**SUPPLIED PASSAGE**.
= Beginning of Section =
UNHCR receives daily reports of mine accidents, but no compilation has yet been made on exactly how many have been killed or maimed. Many incidents go unreported or unconfirmed.
Security remains a major problem in many areas. A UNHCR team sent to open an office in Kosovska Mitrovica on Thursday reported the northern Kosovo town was "a ticking time bomb." The team reported that one side of the bridge is completely Serb and other Albanian. On the Albanian side, life is slowly coming back but that part of town is badly destroyed and some parts were bulldozed. Tension is high.
On the Serb side there are reportedly 10,000 residents plus 1,200 internally displaced Serbs from other areas. The KLA commander in Pec said there are also 2,000-3,000 Albanians still living in the Serb area, scattered in seven villages. There is a functioning hospital on the Serb side of town. However, Albanians are afraid to go there alone, and the KLA commander has asked for KFOR escort for patients.
The French KFOR contingent is allowing Serbs to come to the Kosovar side, but considers it unsafe for Kosovars to go to the Serb side without escorts because of several violent incidents recently. There is also no bakery on the Albanian side. Some Kosovar women who had gone to the Serb side to buy bread were reportedly beaten.
= End of Section =
**INFORMATION**.
= Beginning of Section =
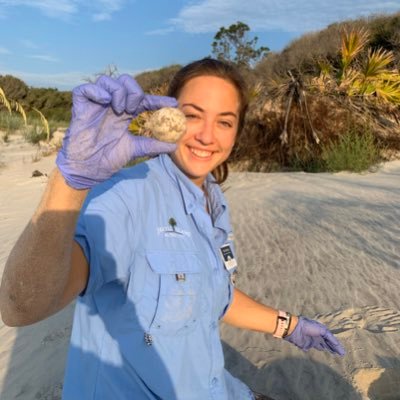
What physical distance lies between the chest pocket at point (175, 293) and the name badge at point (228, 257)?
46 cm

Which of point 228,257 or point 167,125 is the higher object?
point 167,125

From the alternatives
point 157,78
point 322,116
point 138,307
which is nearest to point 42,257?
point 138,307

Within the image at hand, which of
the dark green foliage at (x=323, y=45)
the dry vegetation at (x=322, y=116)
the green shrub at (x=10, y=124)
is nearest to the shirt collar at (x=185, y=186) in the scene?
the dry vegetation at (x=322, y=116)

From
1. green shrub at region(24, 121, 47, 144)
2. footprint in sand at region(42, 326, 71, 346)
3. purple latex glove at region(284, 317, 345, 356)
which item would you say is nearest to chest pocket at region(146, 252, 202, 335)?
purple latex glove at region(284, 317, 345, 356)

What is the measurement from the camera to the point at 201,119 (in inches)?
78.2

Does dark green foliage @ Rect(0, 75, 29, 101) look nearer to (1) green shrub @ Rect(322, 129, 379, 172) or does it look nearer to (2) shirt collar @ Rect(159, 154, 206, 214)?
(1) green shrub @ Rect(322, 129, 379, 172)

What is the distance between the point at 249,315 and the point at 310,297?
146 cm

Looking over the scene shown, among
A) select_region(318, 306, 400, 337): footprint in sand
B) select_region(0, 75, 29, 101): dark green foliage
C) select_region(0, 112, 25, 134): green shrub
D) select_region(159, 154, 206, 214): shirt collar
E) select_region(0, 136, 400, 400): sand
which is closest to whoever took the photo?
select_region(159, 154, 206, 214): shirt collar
= End of Section =
**ASSIGNED TASK**.
Reproduce the Kosovo passage between "Security remains a" and "Tension is high.", inclusive, renaming "ticking time bomb" as "powder keg".

**SOLUTION TO THIS PROBLEM**.
Security remains a major problem in many areas. A UNHCR team sent to open an office in Kosovska Mitrovica on Thursday reported the northern Kosovo town was "a powder keg." The team reported that one side of the bridge is completely Serb and other Albanian. On the Albanian side, life is slowly coming back but that part of town is badly destroyed and some parts were bulldozed. Tension is high.